==== Text for analysis
Growing Together: ATMA CENA’s Collaborative Care Model

atma cena's collaborative care model blog photo

When I met Vu Tran at the MAPS conference in Denver in 2023, neither of us could have predicted how quickly our vision would take root. What began as a conversation between two business owners, one in Edmonton, one in Calgary has grown into a network of 13 partner clinics across Canada, all working to bring psychedelic-assisted therapy into communities that desperately need it. The momentum is undeniable. And it’s only the beginning; the Collaborative Care model is beginning to take shape.

From Vision to Collaboration

I’m Reverdi Darda, CEO and co-founder of ATMA CENA, and I’ve spent over 30 years in healthcare. I’ve seen how hard it is for innovative treatments to break through traditional systems, especially when those treatments challenge conventional approaches to health care. But I’ve also seen what happens when the right people come together with a shared purpose.

After that initial meeting in Denver, Vu and I returned to Alberta with a question: How do we make psychedelic-assisted therapy accessible, safe, and sustainable across Canada?  The answer wasn’t to build everything ourselves. It was to partner with business owners that were already serving their communities through medical and therapy practices, and integrated health centers that understood their clients’ needs and wanted to offer something more.

Why Partner Clinics Matter

ATMA CENA’s growth isn’t about expansion for expansion’s sake. It’s about creating a collaborative care model that brings innovative mental-health care within approved Health Canada frameworks to people who need it most.

Each partner clinic joins the network with its own strengths:

– Medical practices that already provide physician-supervised medical treatments for depression and anxiety

– Therapy practices with deep roots in their communities and long-standing client relationships

– Integrated health centers that understand the value of bridging traditional and emerging therapies responsibly

What ATMA CENA provides is the expertise, training, and clinical support to help these clinics offer psychedelic-assisted therapy safely and ethically. It’s not about replacing what they do it’s about expanding what’s possible.

Building the Right Processes

Introducing psychedelic-assisted therapy into a clinic is an exciting opportunity that calls for careful preparation and collaboration. There are regulatory requirements to meet, safety protocols to establish, and clinical teams to train. We have knowledge that we share based on Alberta’s psychedelic-assisted therapy guidelines. We recognize that prescribers must have a clear understanding of the medical scope of treatment and any potential contraindications.  We support therapists with specialized training in preparation, safety, and integration. That’s where ATMA CENA’s interdisciplinary clinical team approach becomes essential. 

Partner clinics receive:

Clinical training and support through CE-approved programs that build clinical competency in psychedelic-assisted therapy

Operational guidance on how to establish safe, compliant treatment environments

Medical knowledge that draws on professional insights and experience to ensure treatments are delivered safely, within scope of practice, and aligned with regulatory standards.
========
==== Information supplied
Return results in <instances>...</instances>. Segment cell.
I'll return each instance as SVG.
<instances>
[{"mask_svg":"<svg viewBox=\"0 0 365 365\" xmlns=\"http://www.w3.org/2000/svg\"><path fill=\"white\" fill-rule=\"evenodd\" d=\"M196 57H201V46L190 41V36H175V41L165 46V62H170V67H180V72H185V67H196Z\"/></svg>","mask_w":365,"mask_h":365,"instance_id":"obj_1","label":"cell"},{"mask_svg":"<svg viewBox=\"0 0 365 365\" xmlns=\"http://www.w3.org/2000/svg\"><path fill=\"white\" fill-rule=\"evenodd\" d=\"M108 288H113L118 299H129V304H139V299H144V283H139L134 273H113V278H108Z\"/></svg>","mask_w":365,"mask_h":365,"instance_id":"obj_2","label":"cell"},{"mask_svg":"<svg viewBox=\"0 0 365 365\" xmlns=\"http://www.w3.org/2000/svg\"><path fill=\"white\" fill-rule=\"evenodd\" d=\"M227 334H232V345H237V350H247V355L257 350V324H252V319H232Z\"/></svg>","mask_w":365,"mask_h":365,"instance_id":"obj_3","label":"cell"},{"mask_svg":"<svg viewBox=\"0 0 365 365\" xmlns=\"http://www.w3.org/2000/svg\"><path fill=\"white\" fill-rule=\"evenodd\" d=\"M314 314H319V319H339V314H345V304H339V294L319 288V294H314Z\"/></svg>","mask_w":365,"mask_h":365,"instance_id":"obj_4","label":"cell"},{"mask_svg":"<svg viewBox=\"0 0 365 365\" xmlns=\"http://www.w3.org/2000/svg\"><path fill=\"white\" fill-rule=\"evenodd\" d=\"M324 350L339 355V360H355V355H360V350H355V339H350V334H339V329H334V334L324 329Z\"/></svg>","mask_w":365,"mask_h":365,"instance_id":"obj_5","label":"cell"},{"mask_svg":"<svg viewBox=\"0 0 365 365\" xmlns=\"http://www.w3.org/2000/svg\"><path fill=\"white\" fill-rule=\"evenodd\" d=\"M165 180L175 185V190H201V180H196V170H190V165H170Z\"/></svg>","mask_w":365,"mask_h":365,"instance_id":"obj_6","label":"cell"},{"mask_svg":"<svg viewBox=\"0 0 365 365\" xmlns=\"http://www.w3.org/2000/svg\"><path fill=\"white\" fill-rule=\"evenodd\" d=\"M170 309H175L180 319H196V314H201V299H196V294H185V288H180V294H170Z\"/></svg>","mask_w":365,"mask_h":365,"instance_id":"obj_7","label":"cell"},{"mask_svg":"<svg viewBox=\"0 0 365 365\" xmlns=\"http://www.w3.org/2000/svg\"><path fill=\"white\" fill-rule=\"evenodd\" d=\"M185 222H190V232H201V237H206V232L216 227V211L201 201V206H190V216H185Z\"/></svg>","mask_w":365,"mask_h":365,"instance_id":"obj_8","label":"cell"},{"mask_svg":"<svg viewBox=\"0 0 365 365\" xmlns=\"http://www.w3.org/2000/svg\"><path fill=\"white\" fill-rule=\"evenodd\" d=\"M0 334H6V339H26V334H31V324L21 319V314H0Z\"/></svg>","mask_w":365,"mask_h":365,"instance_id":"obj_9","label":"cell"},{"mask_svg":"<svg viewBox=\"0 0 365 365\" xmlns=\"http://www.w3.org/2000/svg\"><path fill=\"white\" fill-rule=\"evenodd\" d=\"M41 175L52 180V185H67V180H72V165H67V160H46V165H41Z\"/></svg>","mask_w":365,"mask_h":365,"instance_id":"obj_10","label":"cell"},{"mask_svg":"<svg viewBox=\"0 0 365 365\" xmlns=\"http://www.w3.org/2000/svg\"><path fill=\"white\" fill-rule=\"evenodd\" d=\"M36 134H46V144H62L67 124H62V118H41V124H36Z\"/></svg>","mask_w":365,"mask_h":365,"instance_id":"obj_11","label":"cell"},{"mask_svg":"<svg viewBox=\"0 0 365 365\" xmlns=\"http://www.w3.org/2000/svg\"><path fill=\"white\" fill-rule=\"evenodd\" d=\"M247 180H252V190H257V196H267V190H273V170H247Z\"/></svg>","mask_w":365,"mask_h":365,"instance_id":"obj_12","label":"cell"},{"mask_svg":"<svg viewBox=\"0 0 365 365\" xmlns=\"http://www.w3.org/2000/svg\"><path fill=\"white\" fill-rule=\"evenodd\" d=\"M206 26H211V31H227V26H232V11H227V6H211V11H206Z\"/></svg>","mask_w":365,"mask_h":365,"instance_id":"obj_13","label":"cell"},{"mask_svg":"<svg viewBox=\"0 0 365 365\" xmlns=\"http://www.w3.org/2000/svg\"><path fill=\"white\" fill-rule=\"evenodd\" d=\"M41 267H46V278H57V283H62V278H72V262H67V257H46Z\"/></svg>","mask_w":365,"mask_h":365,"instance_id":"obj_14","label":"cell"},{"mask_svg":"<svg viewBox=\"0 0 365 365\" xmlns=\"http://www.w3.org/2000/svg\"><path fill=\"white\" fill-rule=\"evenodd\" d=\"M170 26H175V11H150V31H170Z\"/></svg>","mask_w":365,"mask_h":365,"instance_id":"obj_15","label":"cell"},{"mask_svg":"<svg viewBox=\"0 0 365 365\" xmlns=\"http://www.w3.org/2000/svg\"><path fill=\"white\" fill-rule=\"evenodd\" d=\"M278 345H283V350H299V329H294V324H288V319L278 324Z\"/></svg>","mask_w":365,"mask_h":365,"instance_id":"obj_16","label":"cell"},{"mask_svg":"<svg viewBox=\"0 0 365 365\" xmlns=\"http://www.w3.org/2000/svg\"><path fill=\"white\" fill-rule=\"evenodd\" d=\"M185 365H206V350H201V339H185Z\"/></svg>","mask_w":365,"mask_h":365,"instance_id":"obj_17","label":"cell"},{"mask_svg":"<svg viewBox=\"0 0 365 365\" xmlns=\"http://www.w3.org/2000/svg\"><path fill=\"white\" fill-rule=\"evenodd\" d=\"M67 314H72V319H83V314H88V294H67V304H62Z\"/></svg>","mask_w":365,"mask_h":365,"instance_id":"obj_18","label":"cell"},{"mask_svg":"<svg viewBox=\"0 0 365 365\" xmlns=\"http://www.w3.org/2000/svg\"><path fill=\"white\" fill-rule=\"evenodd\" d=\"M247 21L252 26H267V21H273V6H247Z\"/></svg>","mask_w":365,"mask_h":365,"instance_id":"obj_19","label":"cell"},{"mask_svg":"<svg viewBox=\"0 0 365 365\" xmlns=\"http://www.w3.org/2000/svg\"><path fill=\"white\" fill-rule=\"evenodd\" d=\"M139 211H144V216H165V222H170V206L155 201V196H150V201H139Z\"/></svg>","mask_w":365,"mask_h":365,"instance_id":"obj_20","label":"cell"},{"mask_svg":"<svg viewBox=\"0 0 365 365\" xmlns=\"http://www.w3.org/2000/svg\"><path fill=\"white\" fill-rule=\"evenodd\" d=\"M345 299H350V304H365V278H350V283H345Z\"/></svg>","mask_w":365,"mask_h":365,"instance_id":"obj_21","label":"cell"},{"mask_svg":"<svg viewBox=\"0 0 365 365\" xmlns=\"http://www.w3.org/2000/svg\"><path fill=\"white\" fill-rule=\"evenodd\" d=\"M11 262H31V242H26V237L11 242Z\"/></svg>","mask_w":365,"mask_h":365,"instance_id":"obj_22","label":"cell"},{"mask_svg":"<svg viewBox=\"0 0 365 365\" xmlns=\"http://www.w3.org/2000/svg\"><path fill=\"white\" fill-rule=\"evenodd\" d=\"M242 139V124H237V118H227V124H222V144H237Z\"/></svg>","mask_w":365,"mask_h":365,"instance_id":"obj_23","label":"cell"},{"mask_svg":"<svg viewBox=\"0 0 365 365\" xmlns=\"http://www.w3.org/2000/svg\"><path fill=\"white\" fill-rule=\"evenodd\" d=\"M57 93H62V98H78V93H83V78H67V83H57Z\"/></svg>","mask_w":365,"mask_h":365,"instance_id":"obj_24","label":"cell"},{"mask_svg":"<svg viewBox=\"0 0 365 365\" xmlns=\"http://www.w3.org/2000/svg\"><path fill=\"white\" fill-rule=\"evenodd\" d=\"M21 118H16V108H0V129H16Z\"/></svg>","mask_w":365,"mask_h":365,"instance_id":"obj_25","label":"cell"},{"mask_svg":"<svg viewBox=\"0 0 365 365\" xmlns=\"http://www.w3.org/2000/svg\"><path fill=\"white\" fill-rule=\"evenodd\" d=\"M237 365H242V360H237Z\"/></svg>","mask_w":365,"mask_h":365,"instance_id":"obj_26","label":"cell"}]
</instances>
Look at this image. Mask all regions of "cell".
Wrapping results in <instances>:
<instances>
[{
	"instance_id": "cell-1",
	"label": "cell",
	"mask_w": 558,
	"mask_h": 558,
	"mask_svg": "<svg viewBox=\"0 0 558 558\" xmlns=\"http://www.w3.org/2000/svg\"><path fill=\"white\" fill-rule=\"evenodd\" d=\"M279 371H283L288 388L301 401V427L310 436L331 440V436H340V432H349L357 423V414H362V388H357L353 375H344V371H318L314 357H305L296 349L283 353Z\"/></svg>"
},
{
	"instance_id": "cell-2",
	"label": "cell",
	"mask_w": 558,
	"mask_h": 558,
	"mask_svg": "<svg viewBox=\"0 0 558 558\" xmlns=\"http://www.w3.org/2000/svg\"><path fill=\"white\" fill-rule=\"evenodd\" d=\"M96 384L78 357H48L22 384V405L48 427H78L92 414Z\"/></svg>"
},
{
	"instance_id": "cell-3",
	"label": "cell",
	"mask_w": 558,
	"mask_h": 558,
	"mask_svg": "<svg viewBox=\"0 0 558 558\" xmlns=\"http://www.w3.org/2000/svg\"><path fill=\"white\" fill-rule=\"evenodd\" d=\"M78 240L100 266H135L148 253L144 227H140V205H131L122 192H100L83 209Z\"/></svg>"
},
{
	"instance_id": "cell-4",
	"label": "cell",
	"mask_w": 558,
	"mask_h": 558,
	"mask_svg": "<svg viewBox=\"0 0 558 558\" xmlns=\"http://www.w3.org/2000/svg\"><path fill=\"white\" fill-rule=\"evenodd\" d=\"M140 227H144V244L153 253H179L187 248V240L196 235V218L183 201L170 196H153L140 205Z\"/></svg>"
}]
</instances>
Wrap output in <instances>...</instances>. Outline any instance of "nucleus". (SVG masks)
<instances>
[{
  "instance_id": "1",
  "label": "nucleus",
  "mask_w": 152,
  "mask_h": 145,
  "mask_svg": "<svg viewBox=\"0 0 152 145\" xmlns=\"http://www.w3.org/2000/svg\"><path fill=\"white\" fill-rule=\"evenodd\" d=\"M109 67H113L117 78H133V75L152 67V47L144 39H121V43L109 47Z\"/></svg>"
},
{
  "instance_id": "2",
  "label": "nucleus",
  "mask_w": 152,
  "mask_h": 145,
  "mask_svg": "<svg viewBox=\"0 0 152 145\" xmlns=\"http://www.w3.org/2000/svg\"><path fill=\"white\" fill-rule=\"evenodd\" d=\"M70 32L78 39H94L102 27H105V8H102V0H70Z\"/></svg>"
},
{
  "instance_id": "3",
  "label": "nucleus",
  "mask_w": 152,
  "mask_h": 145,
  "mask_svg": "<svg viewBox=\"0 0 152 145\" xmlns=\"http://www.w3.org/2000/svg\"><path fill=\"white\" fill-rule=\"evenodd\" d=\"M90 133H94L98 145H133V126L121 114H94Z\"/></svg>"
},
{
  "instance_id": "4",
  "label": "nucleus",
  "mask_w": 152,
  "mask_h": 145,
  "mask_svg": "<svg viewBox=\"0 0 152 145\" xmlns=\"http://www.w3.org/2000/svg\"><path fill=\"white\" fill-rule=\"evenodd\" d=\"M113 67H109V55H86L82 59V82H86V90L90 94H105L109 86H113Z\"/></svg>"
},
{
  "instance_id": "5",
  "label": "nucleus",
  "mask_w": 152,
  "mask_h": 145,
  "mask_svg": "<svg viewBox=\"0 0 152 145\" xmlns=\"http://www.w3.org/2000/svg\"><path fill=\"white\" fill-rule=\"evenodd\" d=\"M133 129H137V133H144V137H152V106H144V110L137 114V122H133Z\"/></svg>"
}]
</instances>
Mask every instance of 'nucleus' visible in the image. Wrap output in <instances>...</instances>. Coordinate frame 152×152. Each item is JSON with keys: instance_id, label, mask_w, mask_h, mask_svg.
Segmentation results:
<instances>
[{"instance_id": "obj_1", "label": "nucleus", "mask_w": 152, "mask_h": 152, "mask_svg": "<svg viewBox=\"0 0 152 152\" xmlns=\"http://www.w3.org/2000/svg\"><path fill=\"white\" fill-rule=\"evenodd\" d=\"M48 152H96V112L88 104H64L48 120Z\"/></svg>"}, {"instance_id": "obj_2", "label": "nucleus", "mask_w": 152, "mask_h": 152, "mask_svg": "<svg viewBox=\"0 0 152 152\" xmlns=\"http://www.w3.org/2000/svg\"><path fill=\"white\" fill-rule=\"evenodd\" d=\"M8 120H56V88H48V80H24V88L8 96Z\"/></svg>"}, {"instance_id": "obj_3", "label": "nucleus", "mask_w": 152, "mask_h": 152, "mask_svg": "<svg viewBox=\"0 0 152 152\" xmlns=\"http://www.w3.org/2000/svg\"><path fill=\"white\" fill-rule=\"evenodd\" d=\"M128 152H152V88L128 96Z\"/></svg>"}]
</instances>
========
● Required work
Reproduce, word for word, everything in the post above about ATMA CENA's collaborative care model from "Why Partner Clinics" down to "expanding what’s possible.".

● Response to the exercise
Why Partner Clinics Matter

ATMA CENA’s growth isn’t about expansion for expansion’s sake. It’s about creating a collaborative care model that brings innovative mental-health care within approved Health Canada frameworks to people who need it most.

Each partner clinic joins the network with its own strengths:

– Medical practices that already provide physician-supervised medical treatments for depression and anxiety

– Therapy practices with deep roots in their communities and long-standing client relationships

– Integrated health centers that understand the value of bridging traditional and emerging therapies responsibly

What ATMA CENA provides is the expertise, training, and clinical support to help these clinics offer psychedelic-assisted therapy safely and ethically. It’s not about replacing what they do it’s about expanding what’s possible.